BES Aggregation using NcML

From OPeNDAP Documentation
Revision as of 05:04, 31 December 2008 by Jimg (talk | contribs)
⧼opendap2-jumptonavigation⧽

There are three main scenarios for aggregation that we have encountered so far in addition to the simple situation where a group of otherwise discreet variables are combined in a Structure to be manipulated as a single variable. Those cases are tiling, combination of parameters held in separate files and grouping M N-dimensional variables into a single N+1-dimensional variable. A fourth form of aggregation which has emerged is 'tiling in time.' That is, it is essentially tiling but it is useful to separate tiling in the abstract sense from two common cases: tiling over latitude and longitude and tiling over time. Both latitude and longitude are periodic, so tiling needs to take this into account. Time, on the other hand, is generally not periodic (although climatologies could be stored in separate files and tiled along their time dimension).

In all cases several discreet data sets (i.e., URLs) are combined into a single data set; The discreet data sets are still capable of being referenced using their DAP URLs, but the result of the aggregation is a new DAP URL which references the aggregate. Building such a data set makes it possible to effectively query for certain data sets using the DAP constraint expression, making the query-selection indistinguishable from a data access operation. In most cases, data access replaces a two step operation where first specific data sets are chosen and then each is individually sampled and the results combined within a client. Thus aggregation really solves two different problems. First, choosing from among many discreet items when those are more appropriately viewed as a logical whole. It addresses this by mapping the data set selection (i.e., query) problem into a data access problem. Secondly, the increased client complexity needed to manage the differing ways data inventories must be managed and the resulting responses manipulated to yield a single data object.

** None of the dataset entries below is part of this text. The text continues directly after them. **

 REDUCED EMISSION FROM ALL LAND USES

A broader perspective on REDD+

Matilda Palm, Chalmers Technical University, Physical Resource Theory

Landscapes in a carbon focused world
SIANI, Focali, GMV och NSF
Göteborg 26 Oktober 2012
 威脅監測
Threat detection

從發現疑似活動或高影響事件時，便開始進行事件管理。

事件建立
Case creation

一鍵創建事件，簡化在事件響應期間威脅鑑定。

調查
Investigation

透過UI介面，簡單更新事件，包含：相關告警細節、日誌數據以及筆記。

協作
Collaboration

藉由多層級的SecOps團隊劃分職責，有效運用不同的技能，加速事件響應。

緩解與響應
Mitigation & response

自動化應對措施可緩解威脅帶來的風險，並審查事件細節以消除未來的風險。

One issue that this page is side-stepping is using NcML to address the AIS Problem. We have long known that a way to address problems with data sets not meeting a given set of metadata requirements can be addressed by providing those new metadata items using a data store that is read by the server that then combines the new metadata with the data and returns the result to a client (probably with an annotation that the original contents of the data set has been augmented). NcML has been designed with this in mind and it seems obvious that if we choose to adopt NcML to specify aggregations, and thus write software to read and process it, then we should complete the picture and code support for its AIS capabilities too. We should but that should be included in a separate project unless we need those feature to complete aggregation itself.

Increasing dimensionality

The most common example of this is the combination of a large set of satellite images, all of which are regular with respect to one another in latitude and longitude, which span some time range. The image are not generally equally spaced in time, however. The result is a N+1 dimensional grid variable with a new Grid Map that must be 'synthesized' using date/time information from some source (an attribute stored in the image file or the file name itself).

Tiling

There are two common cases of tiling: Tiling images over lat and long extents and tiling periodic measurements taken over time. In each case the data are broken down into parts (tiles) for storage and/or access efficiency reasons (although this is less and less a compelling reason given that storage formats like HDF4/5 and NetCDF 4 support internal compression and tiling and updates). In the case of measurements taken over time, it might be that a months data are stored in a single file but that the entire data set spans several years.

Combining parameters

In this case each parameter (e.g., salinity) is stored in a separate file. That is, each file is essentially a column in a table and the aggregation operation brings them together so that they can be accessed with their relations made explicit.

Use Cases

  1. Specifying an aggregation using NcML This use case can be applied to any of the three/four aggregation types. Lets write a generic use case and see if we need to write separate use cases for each
  1. Making an aggregation visible using the directory browsing features
  1. Aggregating several URLs where attributes' values change Here we need to determine if the attributes should be promoted to a variable or if they should be elided or turned into a vector of attributes
  1. When the aggregated items fail to meet necessary uniformity criteria How do we handle the case where someone tried to aggregate a bunch of images into a N+1 dimensional Grid when the images are not co-located in lat/long?

Definitions

NcML
A markup language used by Unidata's TDS to describe aggregations and to provide features similar to our AIS software.
Aggregation
The combination of the variables in two or more DAP URLs to a new variable/s that can be accessed using a single DAP URL. This definition includes the three types of aggregation described above plus the 'Structure' aggregation already built into the BES but which can be accessed only for netCDF files.

Background

Aggregation has long been known to be an important feature remote/distributed access systems.

Deliverables

A BES with the capability to perform the three aggregations discussed above. We might implement this using a new module which can aggregate any DAP data source that can be accessed by the BES and we might choose to code the aggregations using NcML which would make our code a drop in replacement for the TDS.

Period of use

We expect this project to be largely completed within six months of starting. The code should be releasable by the Summer ESIP meeting (June 2009). Once done, the software will be one of core strengths of the Hyrax server.